True too about a lot of people who want a big constrictor for the wrong purposes, and don't consider whether they can provide the housing needs, etc, for keeping an adult large snake.

Everytime I see baby anacondas advertised for sale, I wonder how many people who think it would be cool to have an anaconda, would be able to provide a proper home for an adult anaconda. Seems to me that it would be very difficult for any private individual who didn't have plenty of space, money, and access to knowledge in creating sufficiently correct habitats, would have an extremely difficult time in coming up with adequate housing and habitat for an adult anaconda.
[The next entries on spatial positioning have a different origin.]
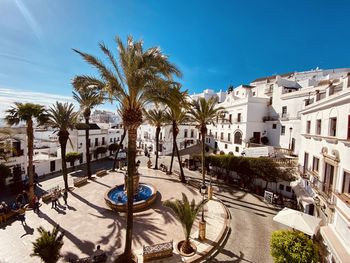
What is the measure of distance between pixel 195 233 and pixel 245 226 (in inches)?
159

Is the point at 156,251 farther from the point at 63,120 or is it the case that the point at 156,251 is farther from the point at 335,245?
the point at 63,120

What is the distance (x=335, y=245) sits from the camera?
834 cm

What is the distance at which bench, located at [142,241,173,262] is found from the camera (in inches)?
367

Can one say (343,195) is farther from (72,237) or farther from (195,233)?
(72,237)

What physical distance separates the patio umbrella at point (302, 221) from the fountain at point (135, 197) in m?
9.91

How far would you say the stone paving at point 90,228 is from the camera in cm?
1022

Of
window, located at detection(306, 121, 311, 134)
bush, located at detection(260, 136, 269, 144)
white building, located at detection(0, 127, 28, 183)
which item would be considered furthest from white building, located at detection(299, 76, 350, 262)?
white building, located at detection(0, 127, 28, 183)

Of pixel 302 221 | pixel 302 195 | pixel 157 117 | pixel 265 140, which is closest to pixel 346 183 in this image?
pixel 302 221

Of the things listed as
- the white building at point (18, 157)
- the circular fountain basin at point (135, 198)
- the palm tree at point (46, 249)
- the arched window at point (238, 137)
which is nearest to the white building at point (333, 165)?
the circular fountain basin at point (135, 198)

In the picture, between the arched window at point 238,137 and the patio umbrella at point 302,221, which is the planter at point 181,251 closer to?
the patio umbrella at point 302,221

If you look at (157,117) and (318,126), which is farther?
(157,117)

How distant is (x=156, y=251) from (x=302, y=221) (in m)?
8.56

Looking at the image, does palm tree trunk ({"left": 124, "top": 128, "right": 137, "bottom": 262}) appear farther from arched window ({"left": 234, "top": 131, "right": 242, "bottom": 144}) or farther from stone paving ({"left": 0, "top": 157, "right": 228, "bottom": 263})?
arched window ({"left": 234, "top": 131, "right": 242, "bottom": 144})

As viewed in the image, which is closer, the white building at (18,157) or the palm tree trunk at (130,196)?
the palm tree trunk at (130,196)
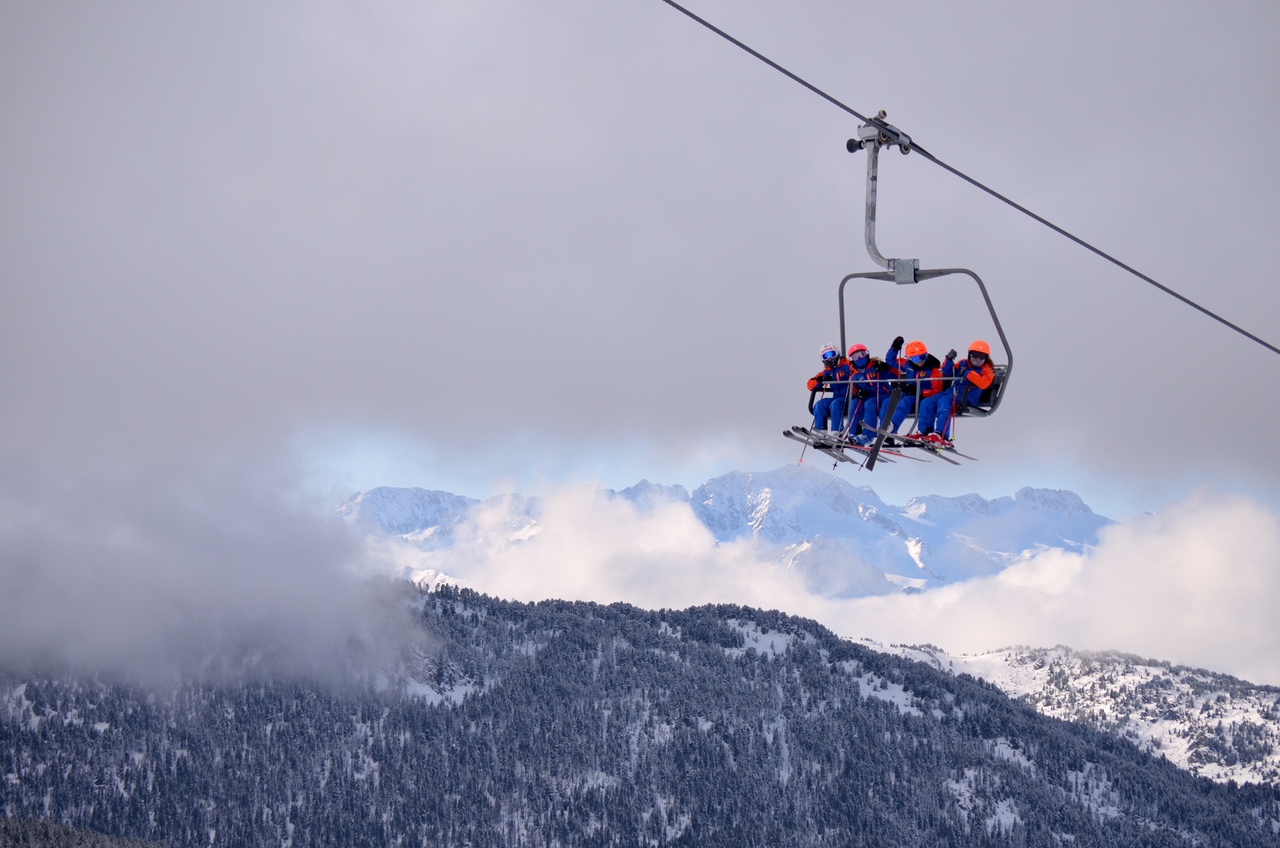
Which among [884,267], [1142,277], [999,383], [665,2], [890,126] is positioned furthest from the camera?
[999,383]

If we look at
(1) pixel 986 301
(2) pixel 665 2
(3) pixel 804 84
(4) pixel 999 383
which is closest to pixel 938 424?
(4) pixel 999 383

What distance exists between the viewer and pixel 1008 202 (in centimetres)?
2253

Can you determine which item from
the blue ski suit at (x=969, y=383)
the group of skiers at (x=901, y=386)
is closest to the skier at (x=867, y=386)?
the group of skiers at (x=901, y=386)

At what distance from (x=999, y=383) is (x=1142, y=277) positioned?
8.65 metres

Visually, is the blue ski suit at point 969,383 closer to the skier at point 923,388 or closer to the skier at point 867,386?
the skier at point 923,388

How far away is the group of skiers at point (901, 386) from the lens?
3108 cm

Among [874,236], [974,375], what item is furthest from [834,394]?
[874,236]

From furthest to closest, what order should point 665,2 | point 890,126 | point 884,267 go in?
point 884,267 < point 890,126 < point 665,2

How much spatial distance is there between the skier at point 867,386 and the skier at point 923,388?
0.41 metres

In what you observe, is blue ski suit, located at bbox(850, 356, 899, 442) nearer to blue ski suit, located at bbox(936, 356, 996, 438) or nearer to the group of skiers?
the group of skiers

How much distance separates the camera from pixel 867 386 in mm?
32969

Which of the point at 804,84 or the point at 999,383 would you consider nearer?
the point at 804,84

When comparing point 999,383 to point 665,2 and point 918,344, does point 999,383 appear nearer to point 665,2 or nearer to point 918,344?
point 918,344

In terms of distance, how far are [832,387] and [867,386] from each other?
3.18 ft
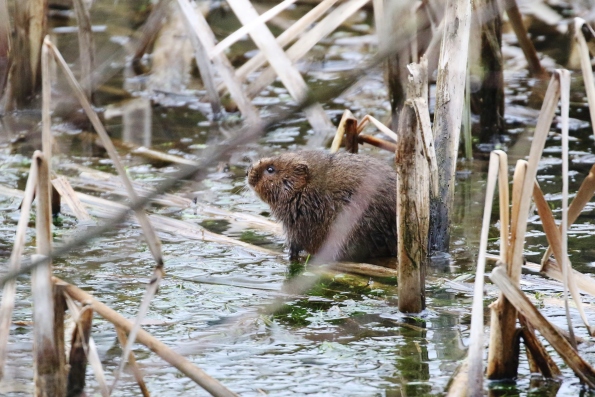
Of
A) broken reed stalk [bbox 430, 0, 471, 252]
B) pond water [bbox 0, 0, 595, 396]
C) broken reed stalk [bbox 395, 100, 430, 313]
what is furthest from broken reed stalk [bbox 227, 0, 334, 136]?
broken reed stalk [bbox 395, 100, 430, 313]

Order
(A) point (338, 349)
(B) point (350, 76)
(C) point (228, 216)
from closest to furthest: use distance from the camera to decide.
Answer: (B) point (350, 76)
(A) point (338, 349)
(C) point (228, 216)

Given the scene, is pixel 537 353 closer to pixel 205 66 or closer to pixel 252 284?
pixel 252 284

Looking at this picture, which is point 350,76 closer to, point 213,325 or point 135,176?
point 213,325

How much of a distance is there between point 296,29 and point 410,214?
9.37 feet

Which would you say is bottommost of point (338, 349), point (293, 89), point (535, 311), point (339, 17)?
point (338, 349)

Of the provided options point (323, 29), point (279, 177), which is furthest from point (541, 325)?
point (323, 29)

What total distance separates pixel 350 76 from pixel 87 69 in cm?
575

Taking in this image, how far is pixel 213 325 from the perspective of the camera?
4066mm

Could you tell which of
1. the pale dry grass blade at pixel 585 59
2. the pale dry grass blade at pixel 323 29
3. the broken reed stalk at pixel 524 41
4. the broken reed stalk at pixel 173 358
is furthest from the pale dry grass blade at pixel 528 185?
the broken reed stalk at pixel 524 41

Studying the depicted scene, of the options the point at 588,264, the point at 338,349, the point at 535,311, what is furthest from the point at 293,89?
the point at 535,311

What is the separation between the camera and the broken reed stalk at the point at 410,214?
393 cm

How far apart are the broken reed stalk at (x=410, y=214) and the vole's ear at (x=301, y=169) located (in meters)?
1.20

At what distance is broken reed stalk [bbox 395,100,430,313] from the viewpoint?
3.93 metres

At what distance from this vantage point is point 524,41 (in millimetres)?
7352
People acquire giant snakes, alligators, & other such creatures that have "showing off macho" allure and then when that animal's needs grow with it, too often the animal is thrown out with the thinking "it will be able to survive ok in the wild," or "someone will find him and give him a home."
Then when such an animal who has lost its natural wariness of humans, happens to invade a home or injure someone, the animal gets all the blame and often ends up being euthanized for the thoughtlessness of its former owner!

When I bred German Shepherd Dogs, I also saw many people who just wanted a "good guard dog" that would "bite anybody who comes in my yard or messes with my stuff", and I would try to explain the folly of that kind of thinking.
When I visited friends in Chicago, I would see people being pulled down the street by their pitbulls and I would ask, "Why don't you teach that dog not to pull you like that," and offer to show them how to teach a dog to heel properly and watch the handler. The owners replied that they were scared to try to make the dog do anything because it was a pitbull. I would ask them why they had the dogs if they were scared to train and work with their own dog and show the dog the rules they wanted the dog to learn to obey, and they consistently replied that they had the dogs to scare the neighbors, or had the dog to keep people scared to try to come into their house, etc.

The type of person who wants animals with such "attention getting" stereotypes sometimes will turn into a wiser, serious enthusiast but more often, gets the animal, uses it to get the attention he/she wants, and then the novelty wears off, the animal's needs require more than the owner wants to give, or the inconvenience, work, and expense of keeping the animal becomes greater than the animal's novelty and ability to get attention, and the animal ends up paying the price.